Gere è bravissimo a trattenere nei suoi sguardi interrogativi e poche smorfie appena accennate l’universo intimo di Norman, di cui non si riesce a capire dove alloggi, se davvero ha o ha avuto famiglia, come afferma, se qualche amico vero ci sia da qualche parte, e la cui intima verità sfugge a chi lo conosce, dal rabbino della comunità che a lui si affiderà per acquistare lo stabile che ospita la sinagoga, al giovane funzionario di borsa a cui è fortemente legato.

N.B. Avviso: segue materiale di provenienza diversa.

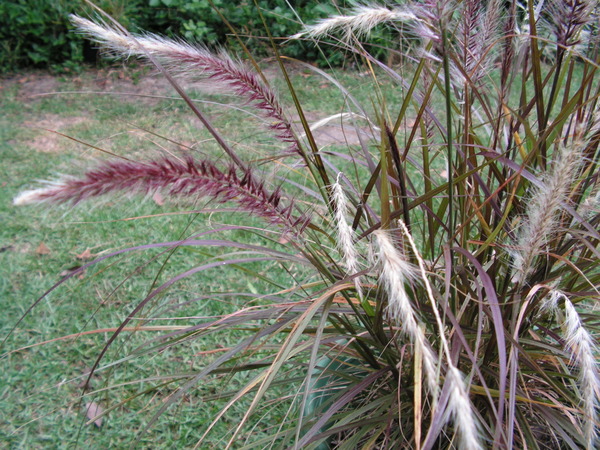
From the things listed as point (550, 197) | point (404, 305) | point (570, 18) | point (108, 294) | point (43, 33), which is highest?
point (570, 18)

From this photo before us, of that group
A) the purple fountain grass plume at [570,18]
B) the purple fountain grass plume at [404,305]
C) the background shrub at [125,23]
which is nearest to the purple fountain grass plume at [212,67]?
the purple fountain grass plume at [404,305]

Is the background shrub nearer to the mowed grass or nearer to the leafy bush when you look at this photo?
the leafy bush

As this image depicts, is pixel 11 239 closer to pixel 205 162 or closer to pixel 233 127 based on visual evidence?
pixel 233 127

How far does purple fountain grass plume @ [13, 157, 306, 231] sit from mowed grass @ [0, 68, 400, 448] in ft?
→ 0.16

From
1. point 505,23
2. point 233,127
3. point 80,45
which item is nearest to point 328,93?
point 233,127

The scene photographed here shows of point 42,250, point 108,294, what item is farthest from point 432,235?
point 42,250

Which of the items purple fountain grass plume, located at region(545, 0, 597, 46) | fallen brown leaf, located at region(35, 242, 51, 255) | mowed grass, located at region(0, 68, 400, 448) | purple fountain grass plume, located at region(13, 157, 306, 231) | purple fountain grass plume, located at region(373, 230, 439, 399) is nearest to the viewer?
purple fountain grass plume, located at region(373, 230, 439, 399)

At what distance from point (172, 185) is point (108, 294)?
6.14 feet

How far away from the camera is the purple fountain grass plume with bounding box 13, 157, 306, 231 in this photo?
2.57 feet

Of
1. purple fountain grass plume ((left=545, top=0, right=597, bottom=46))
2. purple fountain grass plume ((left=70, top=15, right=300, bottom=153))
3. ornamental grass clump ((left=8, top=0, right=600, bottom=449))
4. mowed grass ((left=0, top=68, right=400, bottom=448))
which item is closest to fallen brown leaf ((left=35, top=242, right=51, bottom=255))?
mowed grass ((left=0, top=68, right=400, bottom=448))

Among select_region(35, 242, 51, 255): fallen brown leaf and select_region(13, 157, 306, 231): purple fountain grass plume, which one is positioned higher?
select_region(13, 157, 306, 231): purple fountain grass plume

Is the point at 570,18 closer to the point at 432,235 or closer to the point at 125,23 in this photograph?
the point at 432,235

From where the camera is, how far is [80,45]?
533 cm

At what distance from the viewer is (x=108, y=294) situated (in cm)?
259
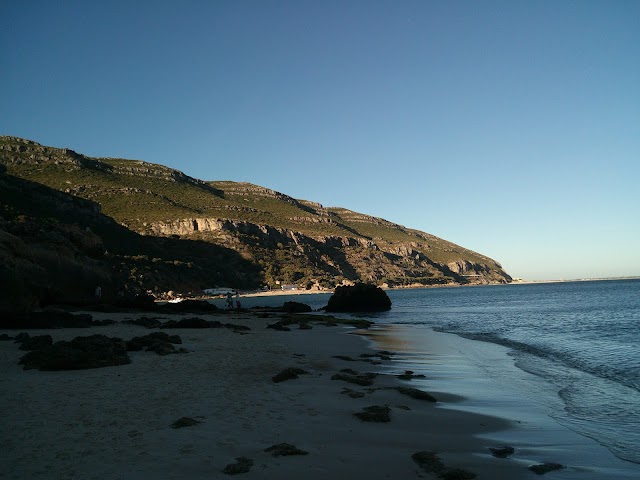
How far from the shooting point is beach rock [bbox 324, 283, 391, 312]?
6438 cm

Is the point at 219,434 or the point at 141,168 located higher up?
the point at 141,168

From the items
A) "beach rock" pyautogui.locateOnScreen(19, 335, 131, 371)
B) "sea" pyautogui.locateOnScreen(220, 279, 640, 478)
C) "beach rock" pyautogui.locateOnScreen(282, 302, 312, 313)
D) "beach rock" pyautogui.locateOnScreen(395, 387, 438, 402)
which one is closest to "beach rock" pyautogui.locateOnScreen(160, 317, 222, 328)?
"sea" pyautogui.locateOnScreen(220, 279, 640, 478)

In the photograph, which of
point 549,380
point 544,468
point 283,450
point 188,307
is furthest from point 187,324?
point 544,468

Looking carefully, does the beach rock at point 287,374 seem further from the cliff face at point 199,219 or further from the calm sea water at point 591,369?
the cliff face at point 199,219

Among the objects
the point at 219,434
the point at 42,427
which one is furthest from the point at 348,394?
the point at 42,427

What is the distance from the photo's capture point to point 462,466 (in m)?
6.96

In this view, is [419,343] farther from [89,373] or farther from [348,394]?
[89,373]

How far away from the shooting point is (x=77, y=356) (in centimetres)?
1290

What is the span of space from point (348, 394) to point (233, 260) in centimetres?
13631

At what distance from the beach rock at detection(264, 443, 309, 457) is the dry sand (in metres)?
0.14

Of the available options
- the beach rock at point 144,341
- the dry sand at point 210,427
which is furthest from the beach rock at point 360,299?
the dry sand at point 210,427

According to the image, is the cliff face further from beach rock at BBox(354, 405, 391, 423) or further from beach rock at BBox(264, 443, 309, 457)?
beach rock at BBox(264, 443, 309, 457)

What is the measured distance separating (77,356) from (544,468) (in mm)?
12406

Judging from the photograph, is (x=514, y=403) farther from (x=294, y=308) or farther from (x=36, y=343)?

Il riconoscimento di Micha lo gratifica con i 15 minuti di notorietà, che evaporano subito dopo con la velocità con cui lo showbiz, soprattutto quello della politica, sgretola sogni e ambizioni dei puri di cuore. L’incredibile vita di Norman diventa così una metafora struggente dei nostri tempi, lo stato di emergenza di una solitudine che cerca salvezza, parcellizzata in una collettività indifferente alla gratitudine, per di più avendo perso la percezione di qualcosa che trascenda la materialità dei rapporti di convenienza.

Vera Mandusich

L’incredibile vita di Norman

Sceneggiatura e regia: Joseph Cedar. Fotografia: Yaron Scharf. Montaggio: Brian A. Kates. Musica: Jun Miyake. Interpreti: Richard Gere, Michael Sheen, Steve Buscemi, Charlotte Gainsbourg, Josh Charles, Dan Stevens, Lior Ashkenazi, Harris Yulin. Origine: Usa, 2017. Durata: 118′.